Przed wejściem do biura zatrzymaliśmy się jeszcze w kawiarni by kupić moją ukochaną orzechową kawę z czekoladową posypką. Subaru postawił na zwykłą latte. Nie wie, co dobre. W biurze byliśmy idealnie o dziesiątej czterdzieści. Zajęłam miejsce za biurkiem i zaczęłam poszukiwania ważnych dwóch teczek z papierami. Jak na złość nie było ich w całym pomieszczeniu. Po dziesięciu minutach Subaru wszedł do gabinetu.
-Pan Teo już jest. –Powiedział wpuszczając mężczyznę. –Yu coś się stało? –Zapytał rozbawiony tym, że klękałam przed biurkiem i spoglądałam pod nie w poszukiwaniu teczek.
-Nie Subi tak dla zabawy klękam i szukam pod meblami durnych teczek! –Powiedziałam podnosząc się z podłogi. –Przepraszam panie Teo, ale nie mogę znaleźć teczki z umową.
-Pewnie, dlatego, że zabrałeś ją do domu a dzisiaj rano byłaś zbyt zaaferowana tym, że Kazuma zostaje pod opieką Hiro i nawet ich nie zabrałaś. –Odpowiedział Subaru, na co ja walnęłam się w głowę.
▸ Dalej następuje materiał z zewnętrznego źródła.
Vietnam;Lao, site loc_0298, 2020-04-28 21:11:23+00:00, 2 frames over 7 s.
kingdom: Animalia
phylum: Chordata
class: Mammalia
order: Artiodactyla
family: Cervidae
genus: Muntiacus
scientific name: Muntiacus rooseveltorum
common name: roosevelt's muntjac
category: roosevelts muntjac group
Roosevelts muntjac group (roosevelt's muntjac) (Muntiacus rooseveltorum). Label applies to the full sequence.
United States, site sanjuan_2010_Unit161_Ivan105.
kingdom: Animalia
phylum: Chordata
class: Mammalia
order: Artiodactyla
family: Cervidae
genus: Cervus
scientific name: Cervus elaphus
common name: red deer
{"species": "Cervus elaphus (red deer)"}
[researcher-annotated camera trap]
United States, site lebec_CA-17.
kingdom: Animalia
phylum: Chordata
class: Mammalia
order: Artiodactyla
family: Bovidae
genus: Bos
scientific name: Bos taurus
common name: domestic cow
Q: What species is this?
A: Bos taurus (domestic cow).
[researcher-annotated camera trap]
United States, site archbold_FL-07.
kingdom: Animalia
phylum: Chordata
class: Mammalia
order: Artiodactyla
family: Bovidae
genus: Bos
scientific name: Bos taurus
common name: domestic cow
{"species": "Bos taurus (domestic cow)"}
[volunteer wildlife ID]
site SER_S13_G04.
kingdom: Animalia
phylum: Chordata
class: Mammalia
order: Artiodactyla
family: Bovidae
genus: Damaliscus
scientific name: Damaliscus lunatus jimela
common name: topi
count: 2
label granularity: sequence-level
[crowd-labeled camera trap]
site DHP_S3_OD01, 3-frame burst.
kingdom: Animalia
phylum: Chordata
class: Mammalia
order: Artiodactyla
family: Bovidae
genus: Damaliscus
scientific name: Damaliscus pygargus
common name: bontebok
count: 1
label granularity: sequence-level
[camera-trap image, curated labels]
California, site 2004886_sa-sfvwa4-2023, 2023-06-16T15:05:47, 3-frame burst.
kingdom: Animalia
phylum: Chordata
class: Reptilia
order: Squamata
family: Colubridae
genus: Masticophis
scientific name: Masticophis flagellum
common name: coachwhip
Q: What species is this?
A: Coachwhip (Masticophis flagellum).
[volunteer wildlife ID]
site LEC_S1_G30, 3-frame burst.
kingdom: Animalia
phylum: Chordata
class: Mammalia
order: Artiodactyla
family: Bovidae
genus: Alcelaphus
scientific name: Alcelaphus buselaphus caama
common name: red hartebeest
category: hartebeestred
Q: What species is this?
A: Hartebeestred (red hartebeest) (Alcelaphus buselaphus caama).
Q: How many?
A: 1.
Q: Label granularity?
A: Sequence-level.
-Racja! Wybaczy pan, ale zadzwonię do syna i przywiezie teczki. –Powiedziałam przepraszającym tonem głosu.
-Nic się nie stało moi klienci też się spóźniają jak zawsze. –Westchnął zażenowany postawą swoich podopiecznych. Zgarnęłam telefon z biurka i wybrałam numer syna.
-Subaru wezwij mi tu Armina w końcu to jego projekt graficzny... Halo synku?
~Tak mamo jak dzwonisz by się spytać czy jeszcze żyjemy to tak żyjemy.
-Nie Hiro potrzebuję byś przywiózł mi dwie teczki leżące w salonie.
~Dobrze ubiorę małego i zaraz będę.
-Tylko pamiętaj by ubrać Kazume tak by nie było mu za gorąco ani za zimno. A i weź jego kocyk do wózka. Nie zapomnij o mleku i owoca.... Halo Hiro?
-Yu Hiro to duży chłopczyk i poradzi sobie z rocznym bratem. –Odparł ze śmiechem mężczyzna. A w tym czasie do pomieszczenia wszedł Armin z wielkim uśmiechem.
-Siemasz mała wołałaś mnie? –Zapytał i dopiero w tedy zorientował się, że w pomieszczeniu jest jeszcze jedna osoba, gdyż Subaru już wyszedł zając się swoimi papierkami. –O wybaczy pan jestem Armin główny grafik.
-Menadżer Crowstorm Teo. –Przedstawili się podając sobie nawzajem dłonie.
-Miło, że się przedstawiliście, ale niestety jesteśmy zmuszeni czekać i na grupę i na umowę.
-Zgubiłaś ją? –zapytał niedowierzając Armin.
-Nie oczywiście, że nie tylko zostawiłam w domu Hiro za chwilę ją dowiezie.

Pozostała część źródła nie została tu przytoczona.